Typical benefit: in game scenes, about 60% of the area is smooth sky/ground and can be reduced to $P_{\min }=3$; 30% is medium complexity and uses $P_{\mathrm{mid}}=7$; 10% is high-frequency texture and uses $P_{\max }=12$. The average is $P\approx 5$, saving about 50% GPU time compared with fixed $P=10$.

Limitation: computing the variance map itself has extra cost (about 0.1 ms), and it is not suitable for effects such as real-time DoF that require an accurate CoC (Circle of Confusion).

5.4 Isotropic Correction

Principle: add one “axial compensation pass” at the end of the Kawase chain, sampling $(0,\pm o)$ and $(\pm o,0)$ (cross shape) instead of $(\pm o,\pm o)$ (diagonal shape), and linearly mix the two results:

$$I_{\mathrm{out}}=\lambda \cdot K_{\mathcal{S}}^{\mathrm{corner}}(I)+(1-\lambda )\cdot K_{\mathcal{S}}^{\mathrm{cross}}(I)\text{\hspace{1em}(25)}$$

Derivation of the optimal weight: let the axial error be ${ϵ}_0={\hat{H}}_{\mathrm{corner}}(f,0)-\hat{G}(f)$ and the diagonal error be ${ϵ}_{45}={\hat{H}}_{\mathrm{corner}}(f,45°)-\hat{G}(f)$. The axial response of Cross is ${\hat{H}}_{\mathrm{cross}}(f,0)=\cos (2\pi of)$ (equal to the axial response of corner), and the diagonal response is ${\hat{H}}_{\mathrm{cross}}(f,45°)=\cos (\sqrt{2}\pi of{)}^2$ (same as corner).

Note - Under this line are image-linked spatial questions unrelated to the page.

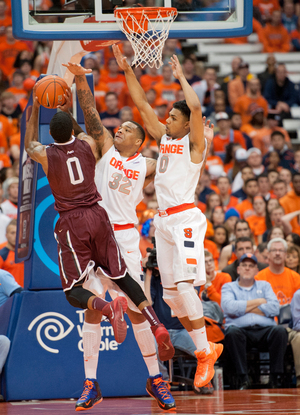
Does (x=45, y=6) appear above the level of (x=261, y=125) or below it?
below

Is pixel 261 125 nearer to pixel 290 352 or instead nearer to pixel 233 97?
pixel 233 97

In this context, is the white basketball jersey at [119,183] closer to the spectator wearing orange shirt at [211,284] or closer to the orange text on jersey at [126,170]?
the orange text on jersey at [126,170]

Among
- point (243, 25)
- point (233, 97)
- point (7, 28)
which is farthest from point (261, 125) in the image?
point (243, 25)

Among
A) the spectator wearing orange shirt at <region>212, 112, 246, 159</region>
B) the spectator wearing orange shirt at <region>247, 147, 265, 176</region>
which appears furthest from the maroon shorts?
the spectator wearing orange shirt at <region>212, 112, 246, 159</region>

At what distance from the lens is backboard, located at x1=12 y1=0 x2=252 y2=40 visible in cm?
644

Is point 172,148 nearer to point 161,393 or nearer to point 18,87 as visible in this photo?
point 161,393

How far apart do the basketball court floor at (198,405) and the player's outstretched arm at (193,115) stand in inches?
92.8

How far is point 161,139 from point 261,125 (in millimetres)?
8832

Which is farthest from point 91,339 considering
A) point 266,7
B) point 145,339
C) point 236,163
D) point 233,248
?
point 266,7

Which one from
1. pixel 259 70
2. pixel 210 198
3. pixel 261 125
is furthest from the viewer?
pixel 259 70

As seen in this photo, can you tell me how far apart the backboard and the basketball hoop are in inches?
3.1

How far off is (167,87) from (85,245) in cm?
1027

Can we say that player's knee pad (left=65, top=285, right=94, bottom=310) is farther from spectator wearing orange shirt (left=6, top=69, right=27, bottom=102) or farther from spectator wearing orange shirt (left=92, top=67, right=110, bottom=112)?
spectator wearing orange shirt (left=6, top=69, right=27, bottom=102)

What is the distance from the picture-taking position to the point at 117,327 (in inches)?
220
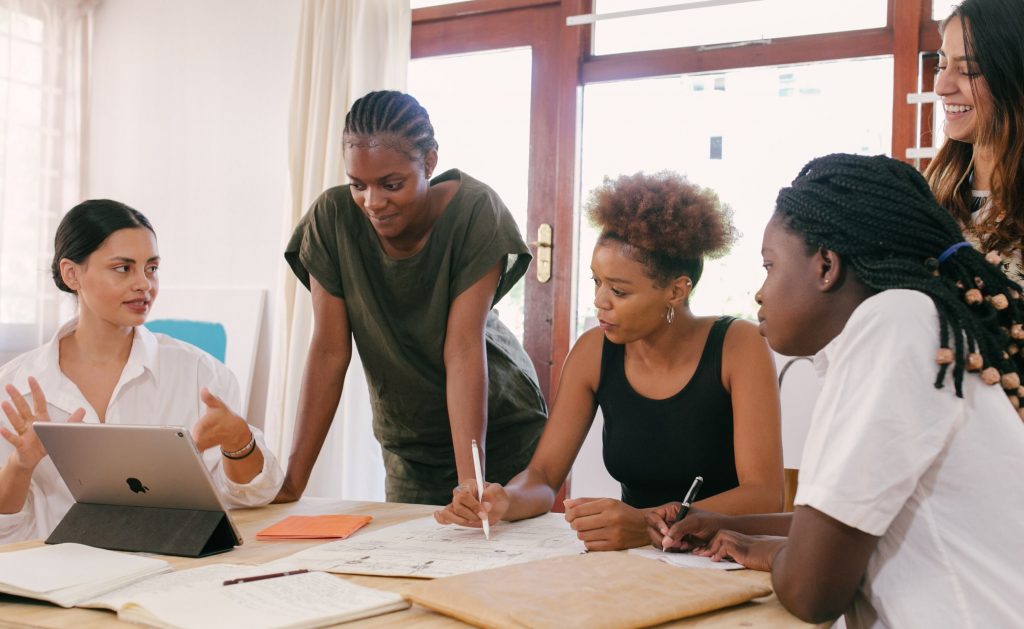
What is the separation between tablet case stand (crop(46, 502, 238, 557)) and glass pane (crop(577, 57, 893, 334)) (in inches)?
75.6

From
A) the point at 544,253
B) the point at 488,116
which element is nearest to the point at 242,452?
the point at 544,253

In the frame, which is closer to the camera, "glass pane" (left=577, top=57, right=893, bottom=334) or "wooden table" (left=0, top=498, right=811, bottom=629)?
"wooden table" (left=0, top=498, right=811, bottom=629)

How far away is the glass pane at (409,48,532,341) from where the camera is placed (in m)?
3.88

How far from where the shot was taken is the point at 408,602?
1163 millimetres

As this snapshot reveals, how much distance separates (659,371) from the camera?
1987 mm

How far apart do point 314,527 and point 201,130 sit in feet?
10.4

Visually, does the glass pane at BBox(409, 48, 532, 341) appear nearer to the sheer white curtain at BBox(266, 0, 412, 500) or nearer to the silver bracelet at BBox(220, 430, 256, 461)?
the sheer white curtain at BBox(266, 0, 412, 500)

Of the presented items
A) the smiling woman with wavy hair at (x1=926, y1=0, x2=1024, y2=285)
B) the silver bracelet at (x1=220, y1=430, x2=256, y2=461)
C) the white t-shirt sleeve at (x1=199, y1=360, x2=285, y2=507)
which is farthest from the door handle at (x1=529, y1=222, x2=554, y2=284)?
the smiling woman with wavy hair at (x1=926, y1=0, x2=1024, y2=285)

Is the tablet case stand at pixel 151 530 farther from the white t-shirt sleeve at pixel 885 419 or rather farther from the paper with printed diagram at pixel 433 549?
the white t-shirt sleeve at pixel 885 419

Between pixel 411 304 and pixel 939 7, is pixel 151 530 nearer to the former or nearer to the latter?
pixel 411 304

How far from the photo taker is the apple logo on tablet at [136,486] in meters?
1.48

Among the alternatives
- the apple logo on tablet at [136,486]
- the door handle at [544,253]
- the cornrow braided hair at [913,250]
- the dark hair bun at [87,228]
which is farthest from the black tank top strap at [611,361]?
the door handle at [544,253]

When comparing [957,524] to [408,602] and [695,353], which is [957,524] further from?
[695,353]

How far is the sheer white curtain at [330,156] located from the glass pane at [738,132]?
84cm
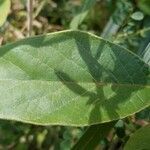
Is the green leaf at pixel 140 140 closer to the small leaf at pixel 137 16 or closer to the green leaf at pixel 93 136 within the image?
the green leaf at pixel 93 136

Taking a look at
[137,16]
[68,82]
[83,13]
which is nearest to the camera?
[68,82]

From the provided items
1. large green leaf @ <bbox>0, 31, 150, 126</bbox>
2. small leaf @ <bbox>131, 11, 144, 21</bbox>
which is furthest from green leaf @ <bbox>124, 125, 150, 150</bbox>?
small leaf @ <bbox>131, 11, 144, 21</bbox>

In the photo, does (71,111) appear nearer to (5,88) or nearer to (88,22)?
(5,88)

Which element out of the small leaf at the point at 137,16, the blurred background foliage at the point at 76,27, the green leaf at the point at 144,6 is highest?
the green leaf at the point at 144,6

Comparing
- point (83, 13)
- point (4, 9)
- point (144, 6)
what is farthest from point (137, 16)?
point (4, 9)

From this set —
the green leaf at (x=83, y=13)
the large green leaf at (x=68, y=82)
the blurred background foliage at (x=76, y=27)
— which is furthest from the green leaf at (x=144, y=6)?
the large green leaf at (x=68, y=82)

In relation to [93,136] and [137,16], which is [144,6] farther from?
[93,136]

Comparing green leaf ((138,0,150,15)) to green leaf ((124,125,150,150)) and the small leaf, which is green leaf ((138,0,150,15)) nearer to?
the small leaf
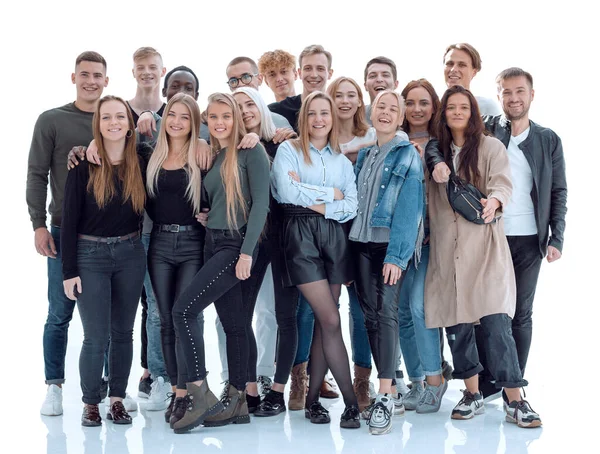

In fact, the frequency response of a single cross pass is ${\hat{H}}_{cross1}(f_x,f_y)=\frac{1}{2}[\cos (2\pi o{f}_x)+\cos (2\pi o{f}_y)]$ (axial sampling), which has a different structure from the corner frequency response $\cos (2\pi o{f}_x)\cos (2\pi o{f}_y)$. In the axial direction $\theta =0$ after mixing:

$${\hat{H}}_{\mathrm{mix}}(f,0)=\lambda \cos (2\pi of)+(1-\lambda )\cos (2\pi of)=\cos (2\pi of)$$

In the diagonal direction $\theta =45°$ (after $P$ corner passes):

$${\hat{H}}_{\mathrm{mix}}(f,45°)\approx \lambda {\cos }^2(\sqrt{2}\pi of)+(1-\lambda )\cdot \frac{1}{2}[\cos (\sqrt{2}\pi of)+\cos (\sqrt{2}\pi of)]=\dots$$

Choosing $\lambda \approx 0.55$ (for $P=10$) can reduce the maximum anisotropy error from 0.019 to $<0.004$ (about a 5× improvement), at the cost of one additional cross pass (about 10% more bandwidth).